The promise of big data is that we do what we’ve been doing all along—profiling—but make it better, less discriminatory, and more individualized. That sounds acceptable if the aim is simply to prevent unwanted actions. But it becomes very dangerous if we use big-data predictions to decide whether somebody is culpable and ought to be punished for behavior that has not yet happened.
The very idea of penalizing based on propensities is nauseating. To accuse a person of some possible future behavior is to negate the very foundation of justice: that one must have done something before we can hold him accountable for it. After all, thinking bad things is not illegal, doing them is. It is a fundamental tenet of our society that individual responsibility is tied to individual choice of action. If one is forced at gunpoint to open the company’s safe, one has no choice and thus isn’t he
ld responsible.
If big-data predictions were perfect, if algorithms could foresee our future with flawless clarity, we would no longer have a choice to act in the future. We would behave exactly as predicted. Were perfect predictions possible, they would deny human volition, our ability to live our lives freely. Also, ironically, by depriving us of choice they would exculpate us from any responsibility.
Of course perfect prediction is impossible.

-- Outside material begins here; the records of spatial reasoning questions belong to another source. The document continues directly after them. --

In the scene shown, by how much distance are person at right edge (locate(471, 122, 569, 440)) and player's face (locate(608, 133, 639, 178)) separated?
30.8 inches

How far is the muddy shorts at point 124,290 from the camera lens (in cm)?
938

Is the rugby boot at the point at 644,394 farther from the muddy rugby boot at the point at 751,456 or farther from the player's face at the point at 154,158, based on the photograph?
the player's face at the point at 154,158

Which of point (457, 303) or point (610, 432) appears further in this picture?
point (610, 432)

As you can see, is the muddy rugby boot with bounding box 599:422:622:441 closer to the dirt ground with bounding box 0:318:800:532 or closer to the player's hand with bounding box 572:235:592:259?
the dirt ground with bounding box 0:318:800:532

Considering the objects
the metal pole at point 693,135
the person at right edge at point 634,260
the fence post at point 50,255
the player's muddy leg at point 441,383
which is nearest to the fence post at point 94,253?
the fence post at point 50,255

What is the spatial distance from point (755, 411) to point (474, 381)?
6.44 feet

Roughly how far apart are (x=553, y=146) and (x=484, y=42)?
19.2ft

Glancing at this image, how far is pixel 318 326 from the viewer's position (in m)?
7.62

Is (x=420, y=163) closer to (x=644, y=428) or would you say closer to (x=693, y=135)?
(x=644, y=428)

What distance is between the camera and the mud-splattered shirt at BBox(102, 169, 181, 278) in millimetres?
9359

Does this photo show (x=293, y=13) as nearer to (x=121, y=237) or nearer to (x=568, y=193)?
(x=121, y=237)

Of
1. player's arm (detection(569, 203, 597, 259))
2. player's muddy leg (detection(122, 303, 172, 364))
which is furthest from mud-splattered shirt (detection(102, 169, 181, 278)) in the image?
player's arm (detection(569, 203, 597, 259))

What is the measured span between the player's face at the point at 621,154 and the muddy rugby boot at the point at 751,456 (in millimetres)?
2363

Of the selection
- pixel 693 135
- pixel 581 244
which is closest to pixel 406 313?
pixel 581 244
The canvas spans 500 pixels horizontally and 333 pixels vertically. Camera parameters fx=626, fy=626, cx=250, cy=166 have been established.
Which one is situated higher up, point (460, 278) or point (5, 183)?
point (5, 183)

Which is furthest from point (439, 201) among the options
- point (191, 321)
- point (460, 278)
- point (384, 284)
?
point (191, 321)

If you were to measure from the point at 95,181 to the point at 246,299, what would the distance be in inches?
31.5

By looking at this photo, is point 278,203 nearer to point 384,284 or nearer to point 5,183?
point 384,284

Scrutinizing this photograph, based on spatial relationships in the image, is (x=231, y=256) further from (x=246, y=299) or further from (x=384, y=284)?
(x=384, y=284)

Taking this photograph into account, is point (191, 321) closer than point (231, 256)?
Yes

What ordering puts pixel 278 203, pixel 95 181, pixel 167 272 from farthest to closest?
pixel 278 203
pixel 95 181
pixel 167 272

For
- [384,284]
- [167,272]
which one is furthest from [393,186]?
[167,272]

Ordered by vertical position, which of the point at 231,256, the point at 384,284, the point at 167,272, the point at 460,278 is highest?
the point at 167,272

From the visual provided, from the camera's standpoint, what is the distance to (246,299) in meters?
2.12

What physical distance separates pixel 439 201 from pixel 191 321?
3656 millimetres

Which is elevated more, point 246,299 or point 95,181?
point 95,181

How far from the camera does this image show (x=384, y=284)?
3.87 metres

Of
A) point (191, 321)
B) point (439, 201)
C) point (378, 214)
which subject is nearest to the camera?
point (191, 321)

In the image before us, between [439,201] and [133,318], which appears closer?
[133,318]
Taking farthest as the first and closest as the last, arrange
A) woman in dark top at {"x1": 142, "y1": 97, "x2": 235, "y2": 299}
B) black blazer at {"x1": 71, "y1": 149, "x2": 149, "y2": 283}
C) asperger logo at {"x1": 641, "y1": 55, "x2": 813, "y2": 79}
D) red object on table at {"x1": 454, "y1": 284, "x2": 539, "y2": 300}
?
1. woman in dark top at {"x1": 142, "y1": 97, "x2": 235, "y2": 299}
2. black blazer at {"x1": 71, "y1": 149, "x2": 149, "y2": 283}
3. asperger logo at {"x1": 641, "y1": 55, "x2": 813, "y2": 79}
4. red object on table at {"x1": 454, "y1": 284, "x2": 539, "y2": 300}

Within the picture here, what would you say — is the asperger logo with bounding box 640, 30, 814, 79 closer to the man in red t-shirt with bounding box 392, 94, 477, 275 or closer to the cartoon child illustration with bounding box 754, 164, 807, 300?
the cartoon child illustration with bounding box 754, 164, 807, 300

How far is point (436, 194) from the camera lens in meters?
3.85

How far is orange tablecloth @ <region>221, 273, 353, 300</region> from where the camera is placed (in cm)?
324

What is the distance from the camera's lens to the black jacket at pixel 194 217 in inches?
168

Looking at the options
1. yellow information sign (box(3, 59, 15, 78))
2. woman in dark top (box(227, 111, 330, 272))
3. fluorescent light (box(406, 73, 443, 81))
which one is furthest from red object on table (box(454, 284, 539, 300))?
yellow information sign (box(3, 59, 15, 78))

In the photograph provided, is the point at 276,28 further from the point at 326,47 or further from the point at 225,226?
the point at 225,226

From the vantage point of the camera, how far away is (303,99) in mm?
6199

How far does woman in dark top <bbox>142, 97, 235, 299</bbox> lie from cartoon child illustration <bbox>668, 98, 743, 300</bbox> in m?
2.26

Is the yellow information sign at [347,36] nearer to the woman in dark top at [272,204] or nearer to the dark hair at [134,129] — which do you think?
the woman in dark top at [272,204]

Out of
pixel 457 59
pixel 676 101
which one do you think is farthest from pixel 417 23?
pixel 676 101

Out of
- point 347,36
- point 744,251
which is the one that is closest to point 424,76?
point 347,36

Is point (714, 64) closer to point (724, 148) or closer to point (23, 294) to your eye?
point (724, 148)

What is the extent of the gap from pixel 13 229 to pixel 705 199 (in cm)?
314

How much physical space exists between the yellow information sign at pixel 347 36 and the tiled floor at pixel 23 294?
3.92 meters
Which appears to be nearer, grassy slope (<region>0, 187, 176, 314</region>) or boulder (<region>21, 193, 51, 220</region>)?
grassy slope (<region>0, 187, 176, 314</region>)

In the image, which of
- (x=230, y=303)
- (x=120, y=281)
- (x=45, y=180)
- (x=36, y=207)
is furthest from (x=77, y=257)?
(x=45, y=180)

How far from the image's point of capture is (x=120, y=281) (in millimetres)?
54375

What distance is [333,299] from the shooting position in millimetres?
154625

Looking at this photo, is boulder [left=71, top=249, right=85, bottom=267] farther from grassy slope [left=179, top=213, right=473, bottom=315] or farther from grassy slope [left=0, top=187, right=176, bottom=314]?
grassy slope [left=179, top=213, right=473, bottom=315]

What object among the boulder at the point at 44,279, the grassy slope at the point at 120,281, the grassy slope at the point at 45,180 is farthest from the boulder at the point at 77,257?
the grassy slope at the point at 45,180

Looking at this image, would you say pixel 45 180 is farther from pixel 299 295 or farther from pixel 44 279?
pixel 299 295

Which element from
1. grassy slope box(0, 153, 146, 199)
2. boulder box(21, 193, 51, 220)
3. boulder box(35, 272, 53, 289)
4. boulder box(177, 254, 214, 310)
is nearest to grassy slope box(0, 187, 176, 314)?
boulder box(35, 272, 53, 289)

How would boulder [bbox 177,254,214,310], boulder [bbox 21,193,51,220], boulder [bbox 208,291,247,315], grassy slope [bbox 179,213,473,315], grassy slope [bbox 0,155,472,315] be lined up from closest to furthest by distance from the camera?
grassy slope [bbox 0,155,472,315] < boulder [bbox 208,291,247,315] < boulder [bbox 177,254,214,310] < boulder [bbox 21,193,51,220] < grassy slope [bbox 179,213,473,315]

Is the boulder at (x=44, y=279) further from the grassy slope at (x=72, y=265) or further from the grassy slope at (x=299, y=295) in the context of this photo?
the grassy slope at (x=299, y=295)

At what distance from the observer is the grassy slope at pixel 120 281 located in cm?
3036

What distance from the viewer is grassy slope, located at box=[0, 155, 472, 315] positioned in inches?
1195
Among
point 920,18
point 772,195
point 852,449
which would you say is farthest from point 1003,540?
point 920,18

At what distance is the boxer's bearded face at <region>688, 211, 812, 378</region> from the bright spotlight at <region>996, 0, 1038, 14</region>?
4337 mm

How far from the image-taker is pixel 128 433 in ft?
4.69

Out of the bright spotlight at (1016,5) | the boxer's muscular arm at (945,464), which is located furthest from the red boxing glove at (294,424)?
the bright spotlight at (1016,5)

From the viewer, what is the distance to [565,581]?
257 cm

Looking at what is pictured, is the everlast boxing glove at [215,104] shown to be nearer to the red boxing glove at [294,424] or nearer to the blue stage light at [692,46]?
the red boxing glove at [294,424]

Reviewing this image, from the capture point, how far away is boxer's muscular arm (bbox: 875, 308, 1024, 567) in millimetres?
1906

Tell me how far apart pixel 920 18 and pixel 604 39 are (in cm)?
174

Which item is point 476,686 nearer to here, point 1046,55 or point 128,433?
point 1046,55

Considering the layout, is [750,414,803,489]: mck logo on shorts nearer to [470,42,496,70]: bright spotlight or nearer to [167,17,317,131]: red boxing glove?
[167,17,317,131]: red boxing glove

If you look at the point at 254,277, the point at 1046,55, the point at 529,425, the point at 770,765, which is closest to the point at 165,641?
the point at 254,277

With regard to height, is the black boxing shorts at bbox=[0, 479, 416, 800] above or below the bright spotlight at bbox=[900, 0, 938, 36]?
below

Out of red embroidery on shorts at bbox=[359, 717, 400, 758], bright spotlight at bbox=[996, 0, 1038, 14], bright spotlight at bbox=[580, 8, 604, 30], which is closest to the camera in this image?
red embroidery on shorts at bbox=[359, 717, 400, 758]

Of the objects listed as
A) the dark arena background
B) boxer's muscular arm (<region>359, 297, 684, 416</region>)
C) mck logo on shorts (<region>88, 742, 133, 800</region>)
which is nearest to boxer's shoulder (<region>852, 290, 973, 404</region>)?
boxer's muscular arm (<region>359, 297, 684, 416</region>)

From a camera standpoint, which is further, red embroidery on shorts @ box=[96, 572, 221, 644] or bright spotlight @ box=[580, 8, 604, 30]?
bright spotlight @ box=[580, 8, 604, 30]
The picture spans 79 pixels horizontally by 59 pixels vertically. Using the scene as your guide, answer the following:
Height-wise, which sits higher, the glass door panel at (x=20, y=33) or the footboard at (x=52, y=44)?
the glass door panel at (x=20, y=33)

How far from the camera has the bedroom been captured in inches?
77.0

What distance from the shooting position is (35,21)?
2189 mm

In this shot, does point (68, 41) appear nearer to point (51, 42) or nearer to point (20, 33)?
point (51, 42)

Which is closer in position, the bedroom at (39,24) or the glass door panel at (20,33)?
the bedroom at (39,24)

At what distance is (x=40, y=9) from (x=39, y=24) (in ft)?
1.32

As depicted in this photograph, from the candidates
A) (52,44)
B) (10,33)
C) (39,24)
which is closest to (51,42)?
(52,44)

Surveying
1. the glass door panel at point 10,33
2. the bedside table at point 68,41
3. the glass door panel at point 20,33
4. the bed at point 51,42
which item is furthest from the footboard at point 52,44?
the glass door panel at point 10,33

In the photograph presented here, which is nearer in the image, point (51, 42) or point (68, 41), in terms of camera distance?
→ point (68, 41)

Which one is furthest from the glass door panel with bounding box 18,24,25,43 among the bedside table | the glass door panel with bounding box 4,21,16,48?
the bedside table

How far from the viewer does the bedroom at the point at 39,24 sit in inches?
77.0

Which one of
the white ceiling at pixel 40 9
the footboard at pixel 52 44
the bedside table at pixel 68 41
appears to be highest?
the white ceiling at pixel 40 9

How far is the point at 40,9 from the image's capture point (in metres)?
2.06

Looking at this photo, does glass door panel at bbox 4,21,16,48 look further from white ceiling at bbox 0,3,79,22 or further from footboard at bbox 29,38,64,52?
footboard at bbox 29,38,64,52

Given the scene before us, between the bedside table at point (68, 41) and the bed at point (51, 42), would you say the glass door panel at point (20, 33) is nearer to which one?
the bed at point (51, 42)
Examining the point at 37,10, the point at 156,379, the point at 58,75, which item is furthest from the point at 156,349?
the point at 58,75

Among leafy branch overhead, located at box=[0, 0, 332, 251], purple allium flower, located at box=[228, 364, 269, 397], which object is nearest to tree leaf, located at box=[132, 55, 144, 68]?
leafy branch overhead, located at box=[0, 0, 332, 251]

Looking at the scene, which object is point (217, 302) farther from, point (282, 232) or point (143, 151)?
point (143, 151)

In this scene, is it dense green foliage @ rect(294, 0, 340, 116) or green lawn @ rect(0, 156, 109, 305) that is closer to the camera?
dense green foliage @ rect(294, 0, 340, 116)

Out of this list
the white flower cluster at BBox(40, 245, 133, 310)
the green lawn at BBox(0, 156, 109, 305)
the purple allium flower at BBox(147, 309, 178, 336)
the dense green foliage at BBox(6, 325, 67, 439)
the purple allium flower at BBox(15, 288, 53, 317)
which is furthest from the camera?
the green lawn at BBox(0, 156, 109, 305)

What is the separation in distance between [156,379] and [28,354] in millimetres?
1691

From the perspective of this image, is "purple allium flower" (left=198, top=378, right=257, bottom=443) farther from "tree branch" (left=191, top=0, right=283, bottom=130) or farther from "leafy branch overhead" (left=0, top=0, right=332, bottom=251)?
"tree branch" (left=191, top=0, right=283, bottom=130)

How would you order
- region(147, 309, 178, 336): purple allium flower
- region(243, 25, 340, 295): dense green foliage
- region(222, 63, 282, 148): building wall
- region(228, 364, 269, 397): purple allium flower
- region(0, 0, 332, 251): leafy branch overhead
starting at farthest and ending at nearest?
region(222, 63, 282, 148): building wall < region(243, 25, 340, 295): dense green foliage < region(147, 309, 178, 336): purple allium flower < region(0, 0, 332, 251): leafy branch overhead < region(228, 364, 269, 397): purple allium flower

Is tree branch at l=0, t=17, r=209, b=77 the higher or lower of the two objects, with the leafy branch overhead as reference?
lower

Rather, big-data analysis will predict that for a specific individual, a particular future behavior has a certain probability. Consider, for example, research conducted by Richard Berk, a professor of statistics and criminology at the University of Pennsylvania. He claims his method can predict whether a person released on parole will be involved in a homicide (either kill or be killed). As inputs he uses numerous case-specific variables, including reason for incarceration and date of first offense, but also demographic data like age and gender. Berk suggests that he can forecast a future murder among those on parole with at least a 75 percent probability. That’s not bad. However, it also means that should parole boards rely on Berk’s analysis, they would be wrong as often as one out of four times.
But the core problem with relying on such predictions is not that they expose society to risk. The fundamental trouble is that with such a system we essentially punish people before they do something bad. And by intervening before they act (for instance by denying them parole if predictions show there is a high probability that they will murder), we never know whether or not they would have actually committed the predicted crime. We do not let fate play out, and yet we hold individuals responsible for what our prediction tells us they would have done. Such predictions can never be disproven.